■ **Data listing**
[Start of Attachment]

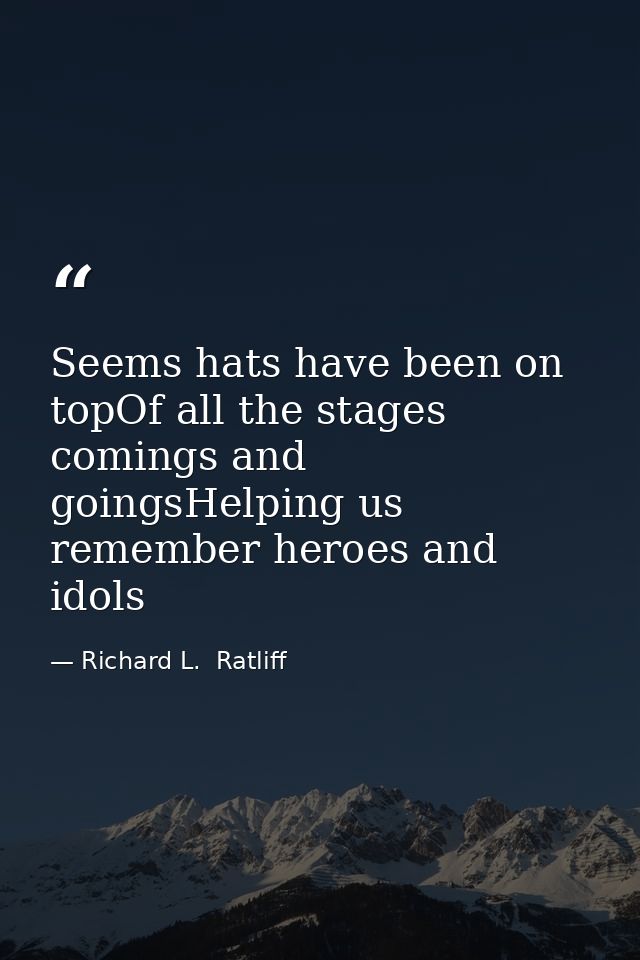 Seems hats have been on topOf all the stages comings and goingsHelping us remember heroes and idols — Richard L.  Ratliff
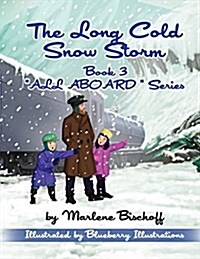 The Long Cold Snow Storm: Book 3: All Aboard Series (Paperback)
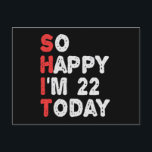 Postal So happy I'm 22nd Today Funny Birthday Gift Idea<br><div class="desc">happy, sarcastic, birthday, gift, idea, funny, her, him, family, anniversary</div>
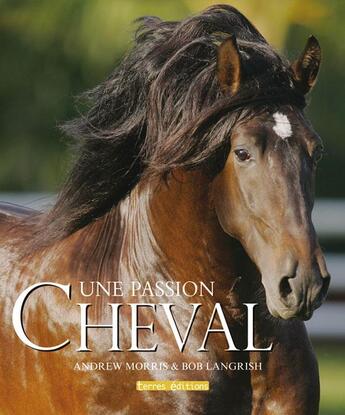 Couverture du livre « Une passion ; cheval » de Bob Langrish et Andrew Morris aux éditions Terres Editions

[End of Attachment]
[Start of Attachment]

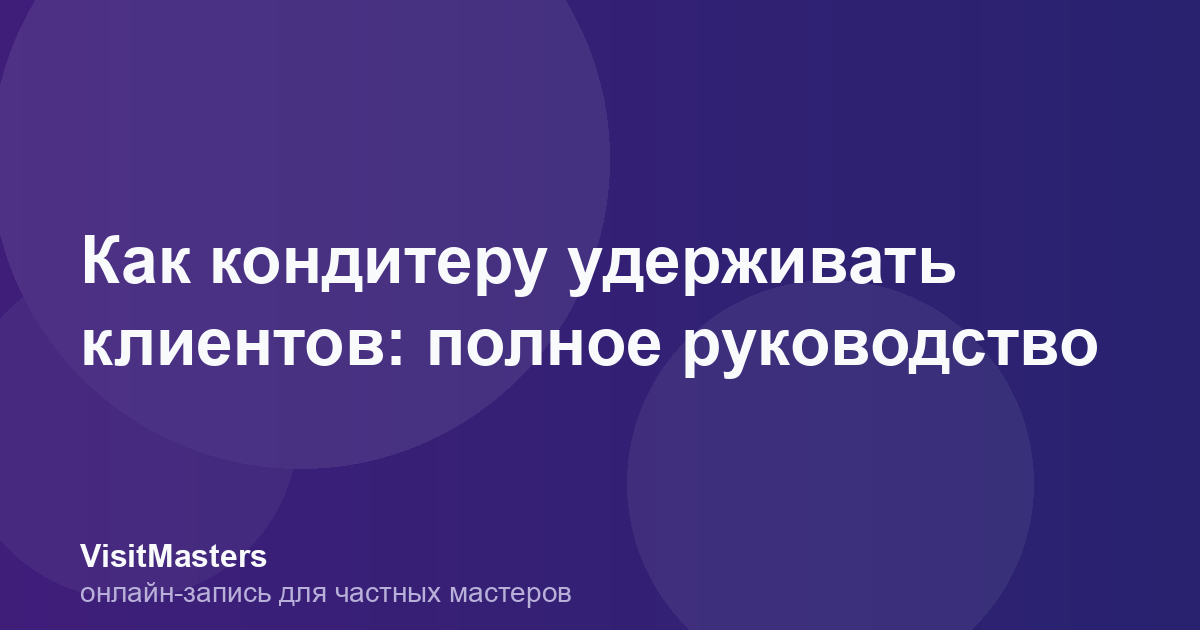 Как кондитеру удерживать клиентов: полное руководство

[End of Attachment]

■ **Request**
Rewrite the listing starting with the line containing "Seems hats have" and going on through the line containing "Couverture du livre", putting "Hardcover" in place of "Paperback" and changing nothing else. Leave the pictures out of your answer.

■ **Written solution**
 Seems hats have been on topOf all the stages comings and goingsHelping us remember heroes and idols — Richard L.  Ratliff
 The Long Cold Snow Storm: Book 3: All Aboard Series (Hardcover)
 Postal So happy I'm 22nd Today Funny Birthday Gift Idea<br><div class="desc">happy, sarcastic, birthday, gift, idea, funny, her, him, family, anniversary</div>
 Couverture du livre « Une passion ; cheval » de Bob Langrish et Andrew Morris aux éditions Terres Editions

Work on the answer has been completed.